My task was to document the experience of caring for my mother after her recent hip replacement operation. How—you asked— would we negotiate each other’s space? What conversations would we have? What type of care would I give?
The answer to the third question is simple. Tie her house shoes, retrieve her crutches, sit and listen. The last, especially.
Mam is one of the world’s great monologists. Conversationalist, maybe, not so much. But mam could monologue for Ireland. Mam could monologue for the United Nations.
It’s this faculty I have tried to record in the objects below—four poems (of a sort) condensed from the discourse of the convalescent. Their titles are superimposed on photographs of the patchwork quilts that mam herself creates with great care and patience.
PS. (10 July)
Project friend and collaborator with Marie, Mette Terp Høybye, tweeted that she would be curious to hear more about whether the above constitutes a method, a product, or a process as practice, 'or something in between? Maybe sheer sensitive improvisation...' So I thought I'd add a few lines on the process.
While home with my mother, I made hours of recordings of her talking, and made indicative notes and timings as striking topics or constructions came up. I imagine this is standard practice for interviewers and oral historians. As I listened, I also thought about how I could give form to the monologues, and the idea of 'curated' poems occurred to me early. I had in mind a fascinating radio interview I heard with the African American poet Tracy K. Smith, who talked of using found materials unchanged in her own writing because their eloquence could not be improved. She gave the example of a letter from a mother to Abraham Lincoln in which the woman asked the president to arrange for her soldier son to return to her because 'I am old and my head is blossoming for the grave'. So, I thought, my role should be as curator and giver-of-shape to my mam's disquisitions.
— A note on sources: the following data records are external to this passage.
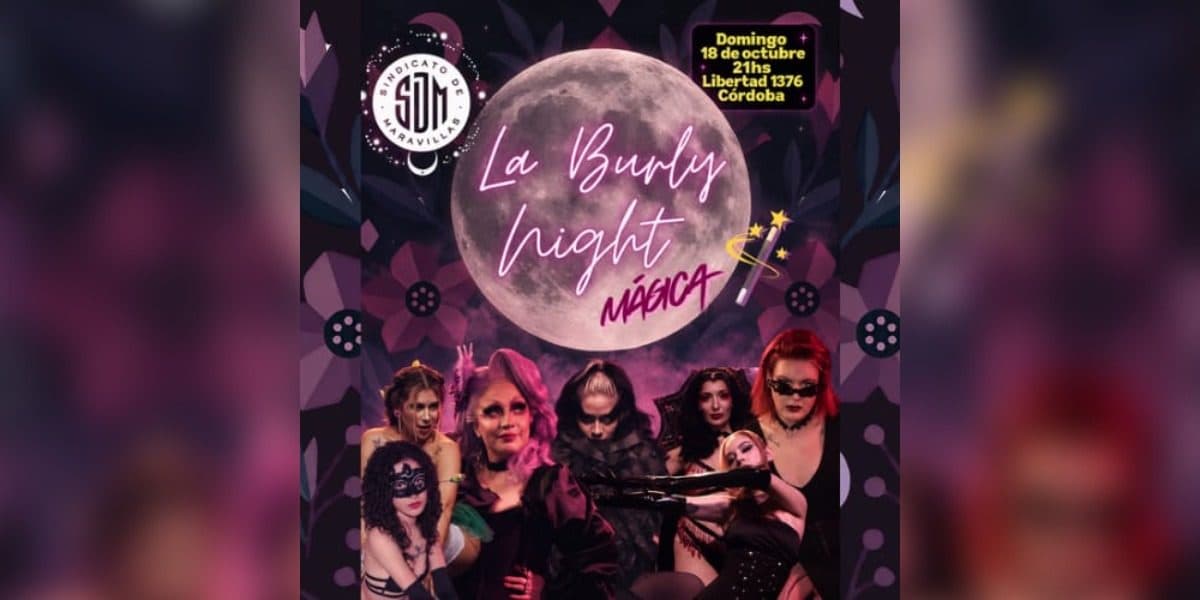 Imagen de La Burly Night Mágica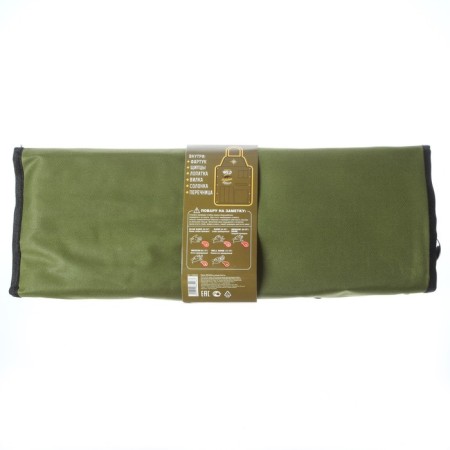 Apron "Wild Kitchen", Green, 63 x 43 cm-12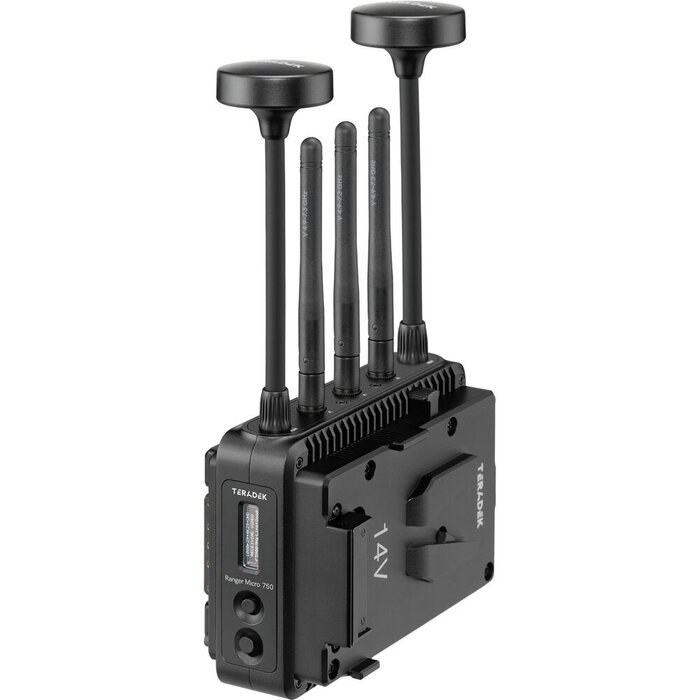 Teradek Teradek Ranger Micro 5000 3G-SDI/HDMI Wireless Transmitter/Receiver Kit (V-Mount)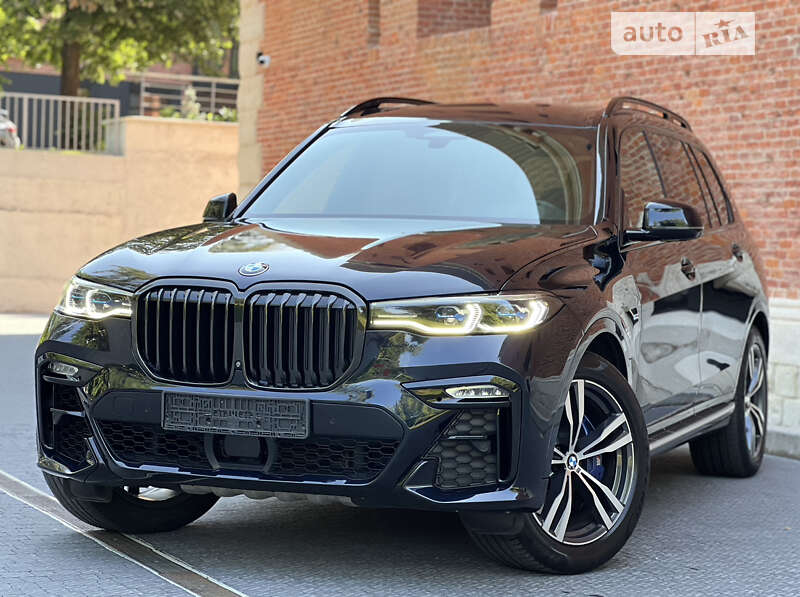 2019 bmw x7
There were constraints of time and space, of course: to do justice to mam's digressions, especially, would have required an Miltonian scale I couldn't muster. But at least the reader can get a sense of her linguistic tics and creativity, and some inkling of intonation, even perhaps of accent. The choice to lay it out as poetry, and not as prose or as interview-style dialogue with my occasional prompts, was to give the discourse a particular sort of dignity that survives, I hope, any gentle sense of satire. The extent of curatorial interventions of omission, trimming and combination differ. 'Lunch Time' is almost straight transcription, 'A B C and C' omits a description of Marl's children, while 'After the Wedding' actually combines accounts of two separate events, and of course 'A Frame of Snooker' interpolates phrases from the unseen commentator describing on TV the game that prompted mam's reminiscence.
In any case, the 'method', and I think of it as a scholarly method, is one of creative curation. It's one I've used before, in the collage of interviews I made in the final section of my book on the cinepanettoni, the Italian genre of Christmas comic films. In that case the montage of twenty-four interviewees and their contrasting perspectives was intended to give a sense of the controversies that attend the content and popularity of these culturally despised but hugely successful films: the reader was allowed to feel immersed in the debate; my perspective and 'commentary' was absent, or present only as curator-compère. In the case of the poems above, the format is intended to give the reader a sense of the experience of being present, listening. I treat the poems as an affective product, communicating experience as much as content, and as such they/poetry have/has the advantage over conventional academic prose.